▶ STATED EXERCISE:
Copy out, word for word, the part of the entries below that opens with the line containing "Order these items, starting" and runs through the end of the entries.

▶ SOURCE RECORDS:
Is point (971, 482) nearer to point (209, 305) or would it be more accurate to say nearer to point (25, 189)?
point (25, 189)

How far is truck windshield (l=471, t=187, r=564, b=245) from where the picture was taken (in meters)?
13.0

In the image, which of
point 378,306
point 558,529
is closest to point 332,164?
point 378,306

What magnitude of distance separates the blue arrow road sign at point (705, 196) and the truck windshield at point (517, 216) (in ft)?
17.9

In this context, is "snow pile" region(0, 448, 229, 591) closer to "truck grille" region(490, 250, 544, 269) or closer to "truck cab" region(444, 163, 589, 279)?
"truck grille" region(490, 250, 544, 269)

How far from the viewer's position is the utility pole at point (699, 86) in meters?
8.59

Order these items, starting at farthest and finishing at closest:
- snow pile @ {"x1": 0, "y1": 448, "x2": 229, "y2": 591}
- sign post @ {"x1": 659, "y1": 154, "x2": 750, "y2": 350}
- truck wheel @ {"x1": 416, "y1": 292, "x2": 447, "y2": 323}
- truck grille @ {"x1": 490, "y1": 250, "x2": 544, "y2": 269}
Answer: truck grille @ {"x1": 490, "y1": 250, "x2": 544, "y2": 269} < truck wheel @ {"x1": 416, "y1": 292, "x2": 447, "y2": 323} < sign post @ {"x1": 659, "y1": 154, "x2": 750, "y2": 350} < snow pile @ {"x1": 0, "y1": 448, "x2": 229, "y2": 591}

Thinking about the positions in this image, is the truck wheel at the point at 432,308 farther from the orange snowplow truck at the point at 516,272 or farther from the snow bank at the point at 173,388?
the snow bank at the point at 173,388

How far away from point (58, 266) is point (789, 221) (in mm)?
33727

▶ CORRECT ANSWER:
Order these items, starting at farthest and finishing at closest:
- snow pile @ {"x1": 0, "y1": 448, "x2": 229, "y2": 591}
- sign post @ {"x1": 659, "y1": 154, "x2": 750, "y2": 350}
- truck wheel @ {"x1": 416, "y1": 292, "x2": 447, "y2": 323}
- truck grille @ {"x1": 490, "y1": 250, "x2": 544, "y2": 269}
Answer: truck grille @ {"x1": 490, "y1": 250, "x2": 544, "y2": 269} < truck wheel @ {"x1": 416, "y1": 292, "x2": 447, "y2": 323} < sign post @ {"x1": 659, "y1": 154, "x2": 750, "y2": 350} < snow pile @ {"x1": 0, "y1": 448, "x2": 229, "y2": 591}

Thinking about the positions in this image, is the truck wheel at the point at 432,308 farther from the orange snowplow truck at the point at 516,272 or farther from the snow bank at the point at 173,388?
the snow bank at the point at 173,388

How far away from point (58, 266) is point (789, 221) (in mm)?
33727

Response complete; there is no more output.